//June 8, 2023
The Maryland State Board of Elections on Thursday voted unanimously for Jared DeMarinis, the director of candidacy and campaign finance for the last 18 years, to be the state’s next chief election official.
DeMarinis will replace longtime Administrator of Elections Linda Lamone on Sept. 1. His nomination will be submitted for confirmation during the 2024 General Assembly session.
“Voting is, of course, a sacred right that has been fought for with each and every generation, and this period has some of the greatest advances in technology to help assist us in making sure that everybody has the ability to vote,” DeMarinis said after thanking the board members for the “tremendous honor and privilege and opportunity” to administer the state’s elections.
DeMarinis said that technological advances have also brought peril to voting that election officials must be proactive in dealing with, especially “dis-, mis- and mal-information,” which he said are the top threats to voting and democracy.
He said he particularly wants to work with local boards of elections to ensure “that every Marylander has the right to vote, and with ease.”
Lamone said in March that she planned to retire after 25 years as the state’s top election official, a tenure that included surviving an attempt from Republican Gov. Robert Ehrlich to remove her from the role. Democrats, who controlled the legislature, blocked the move, according to The Associated Press.
Lawmakers later passed what opponents called the “Linda Lamone for Life Act,” which allowed an election administrator to continue serving after being voted out until the Board of Elections appointed a successor and the state Senate confirmed them.
Board of Elections members were also required to provide an administrator with written charges of the grounds for their dismissal and grant them a chance to defend themselves before the board.
During the legislative session that wrapped up in April, lawmakers made it easier for the board to remove an administrator, a process that now requires just a vote from four of the five members.
More recently, Lamone remained in the position after calls from former Republican Lt. Gov. Boyd Rutherford and former Comptroller Peter Franchot for her to step down after the 2020 primary election.
DeMarinis is expected to receive a pay bump from the $117,000 he made in 2022. Lamone’s salary last year as the state’s elections administrator was $163,000, according to Timothy Zink, spokesman for the Comptroller of Maryland.
The state budget for the fiscal year that begins July 1 lists a salary range for the position between $120,000 and more than $166,000.
DeMarinis has become the face of the agency for lawmakers, advocates and members of the public, said Sky Woodward, one of five Board of Elections members.
As the candidacy and campaign finance director, DeMarinis has been responsible for overseeing how candidates and organizations collect, spend and report their money.
Woodward said the board was particularly impressed during the interview process with how DeMarinis has run the Candidacy and Campaign Finance Division — with a premium on customer service and a nonpartisan approach.

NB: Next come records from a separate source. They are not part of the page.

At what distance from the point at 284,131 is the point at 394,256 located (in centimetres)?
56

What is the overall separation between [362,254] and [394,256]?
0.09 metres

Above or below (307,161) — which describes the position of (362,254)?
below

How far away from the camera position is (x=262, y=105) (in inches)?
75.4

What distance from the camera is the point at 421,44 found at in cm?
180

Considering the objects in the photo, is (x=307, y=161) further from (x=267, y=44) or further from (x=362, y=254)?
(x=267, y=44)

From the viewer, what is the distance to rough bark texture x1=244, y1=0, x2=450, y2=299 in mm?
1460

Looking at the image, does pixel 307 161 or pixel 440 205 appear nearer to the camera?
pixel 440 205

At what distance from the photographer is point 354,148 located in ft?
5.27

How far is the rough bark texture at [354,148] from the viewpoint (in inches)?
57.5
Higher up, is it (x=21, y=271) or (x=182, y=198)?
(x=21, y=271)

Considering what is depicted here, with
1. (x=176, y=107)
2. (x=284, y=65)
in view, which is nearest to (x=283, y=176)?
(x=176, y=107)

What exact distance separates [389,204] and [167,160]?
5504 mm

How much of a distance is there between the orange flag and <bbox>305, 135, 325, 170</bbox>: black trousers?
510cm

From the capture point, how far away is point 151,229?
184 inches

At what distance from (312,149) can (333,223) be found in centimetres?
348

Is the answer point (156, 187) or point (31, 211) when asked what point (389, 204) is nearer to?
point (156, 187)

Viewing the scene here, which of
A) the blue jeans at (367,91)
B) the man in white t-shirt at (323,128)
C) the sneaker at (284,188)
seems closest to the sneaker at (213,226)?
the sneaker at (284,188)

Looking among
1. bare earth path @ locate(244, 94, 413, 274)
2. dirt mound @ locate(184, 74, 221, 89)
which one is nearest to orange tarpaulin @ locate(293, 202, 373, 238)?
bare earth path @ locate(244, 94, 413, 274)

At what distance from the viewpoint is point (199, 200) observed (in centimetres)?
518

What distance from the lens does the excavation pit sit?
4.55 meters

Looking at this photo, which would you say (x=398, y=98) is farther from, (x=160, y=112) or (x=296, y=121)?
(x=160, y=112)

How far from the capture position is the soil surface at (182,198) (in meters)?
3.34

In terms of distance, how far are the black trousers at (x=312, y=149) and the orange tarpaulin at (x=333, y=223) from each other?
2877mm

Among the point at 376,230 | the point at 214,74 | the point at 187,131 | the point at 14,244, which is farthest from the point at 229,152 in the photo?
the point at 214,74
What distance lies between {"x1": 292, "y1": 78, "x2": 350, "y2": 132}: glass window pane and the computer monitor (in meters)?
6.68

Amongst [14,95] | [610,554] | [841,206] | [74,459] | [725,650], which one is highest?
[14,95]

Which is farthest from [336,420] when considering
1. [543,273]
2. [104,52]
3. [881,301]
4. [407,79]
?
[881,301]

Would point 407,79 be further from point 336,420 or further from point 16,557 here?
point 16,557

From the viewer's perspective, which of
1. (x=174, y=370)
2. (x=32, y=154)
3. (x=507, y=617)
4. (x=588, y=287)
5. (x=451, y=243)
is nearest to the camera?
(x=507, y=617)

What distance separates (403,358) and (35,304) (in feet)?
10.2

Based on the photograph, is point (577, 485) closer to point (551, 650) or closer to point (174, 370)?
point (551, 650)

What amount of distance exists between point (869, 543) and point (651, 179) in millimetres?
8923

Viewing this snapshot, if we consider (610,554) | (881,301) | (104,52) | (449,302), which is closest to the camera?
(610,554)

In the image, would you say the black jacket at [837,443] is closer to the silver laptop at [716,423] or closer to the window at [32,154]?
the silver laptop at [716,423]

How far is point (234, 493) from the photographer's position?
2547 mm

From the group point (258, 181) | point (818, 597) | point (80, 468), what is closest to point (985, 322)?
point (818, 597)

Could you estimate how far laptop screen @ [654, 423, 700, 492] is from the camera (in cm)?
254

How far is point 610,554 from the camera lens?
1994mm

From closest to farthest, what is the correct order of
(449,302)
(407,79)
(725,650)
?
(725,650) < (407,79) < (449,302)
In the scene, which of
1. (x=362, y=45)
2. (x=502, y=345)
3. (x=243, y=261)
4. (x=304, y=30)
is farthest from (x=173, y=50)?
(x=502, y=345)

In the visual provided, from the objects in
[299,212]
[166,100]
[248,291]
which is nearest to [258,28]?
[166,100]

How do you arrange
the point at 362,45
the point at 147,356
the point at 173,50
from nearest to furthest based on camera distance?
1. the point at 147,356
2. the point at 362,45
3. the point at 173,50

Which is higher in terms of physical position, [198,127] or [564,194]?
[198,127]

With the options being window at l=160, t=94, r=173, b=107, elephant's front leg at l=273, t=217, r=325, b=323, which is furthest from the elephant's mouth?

She said DeMarinis stood out for his “passion for a nonpartisan approach to elections, his vision for the State Board of Elections, energy for cooperation and innovative solution-based approaches [for] things that will have to be advanced in the next, really the next realm of the State Board of Elections.”
The board, Woodward said, also noted DeMarinis’s experience and reputation on national and international levels, including his longtime role as a member of the Council on Governmental Ethics Laws, a professional organization for government agencies and other organizations working in ethics, elections, freedom of information, lobbying and campaign finance, according to its website.
DeMarinis helped draft a bill in 2013 that overhauled Maryland’s campaign finance laws and the Council on Governmental Ethics Laws recognized him as a leader in identifying how to regulate new technologies in campaigns, including the use of social media, internet advertisements by campaign accounts and political contributions by text message.
DeMarinis has also served as an international election monitor in Estonia, Armenia, Azerbaijan, The Bahamas and North Macedonia, according to the Board of Elections.